__What the exercise asks__.
Pictures aside, reproduce exactly and only the lines from the one containing "Paisaje con arbol y montañas nevadas" through the end of the records.
** Provided information follows **
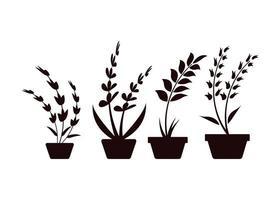 plante pot icône design modèle vector illustration isolé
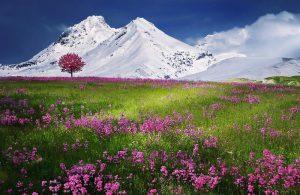 Paisaje con arbol y montañas nevadas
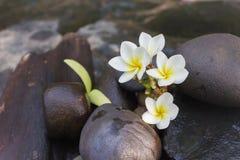 微型套泡末浴阵雨与花和pebbl的胶凝体液体 库存图片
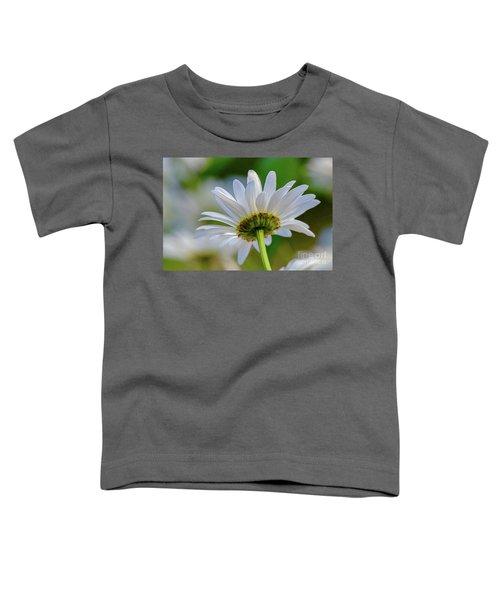 Fresh As A Daisy Toddler T-Shirt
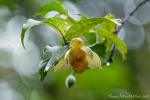 Eine Blüte wie aus Porzellan mit faszinierendem Duft nach Aprikose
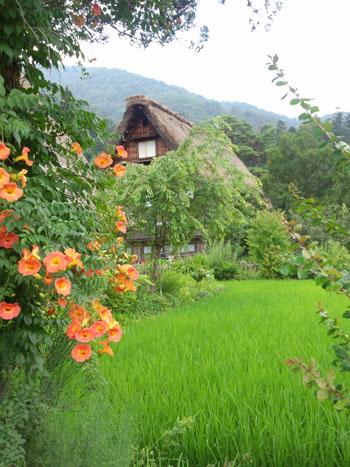 今年の夏休み/お盆休みは、白川郷で過ごしませんか? ④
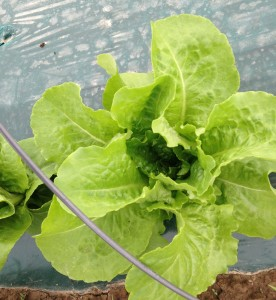Here is a head of lettuce that is looking great. The growers really, are doing a great job despite the cold weather and the excessive rain.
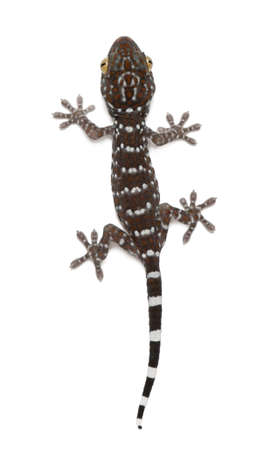 Tokay Gecko, Gekko gecko, against white background photo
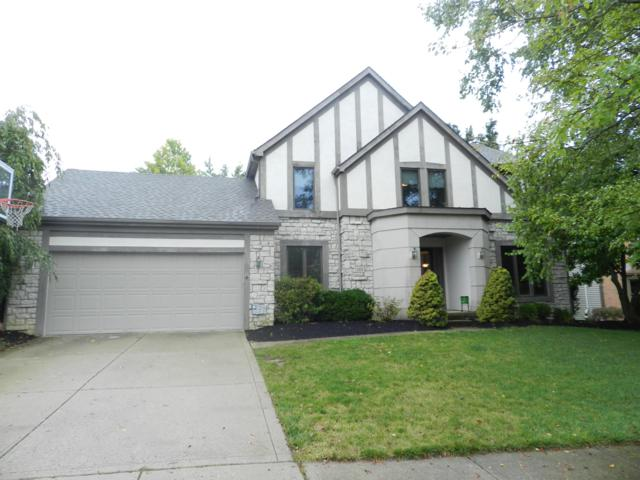 192 Mccreary Court, Powell, OH 43065 (MLS #218034261) :: Susanne Casey & Associates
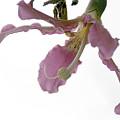 Pink Flower by Vladi Alon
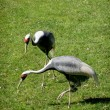 White-naped Crane (Grus vipio) — Stock Photo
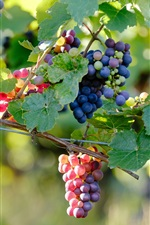 Preview iPhone wallpaper Ripe grapes, vine branches, berries, blue, purple, red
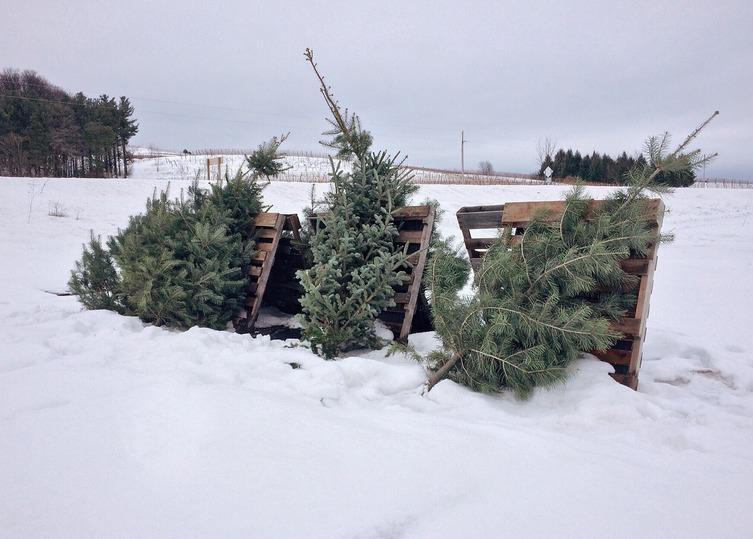 Областные лесхозы начали заготовку елок кНовому году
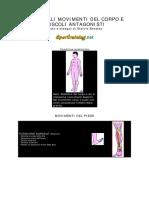 Principali Movimenti Corpo e Muscoli Antagonisti
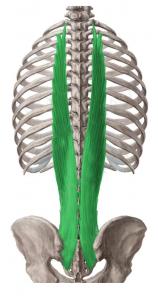 dorsal-largo-2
** End of Provided information **
__Task solution__.
 Paisaje con arbol y montañas nevadas
 微型套泡末浴阵雨与花和pebbl的胶凝体液体 库存图片
 Fresh As A Daisy Toddler T-Shirt
 Eine Blüte wie aus Porzellan mit faszinierendem Duft nach Aprikose
 今年の夏休み/お盆休みは、白川郷で過ごしませんか? ④
Here is a head of lettuce that is looking great. The growers really, are doing a great job despite the cold weather and the excessive rain.
 Tokay Gecko, Gekko gecko, against white background photo
 192 Mccreary Court, Powell, OH 43065 (MLS #218034261) :: Susanne Casey & Associates
 Pink Flower by Vladi Alon
 White-naped Crane (Grus vipio) — Stock Photo
 Preview iPhone wallpaper Ripe grapes, vine branches, berries, blue, purple, red
 Областные лесхозы начали заготовку елок кНовому году
 Principali Movimenti Corpo e Muscoli Antagonisti
 dorsal-largo-2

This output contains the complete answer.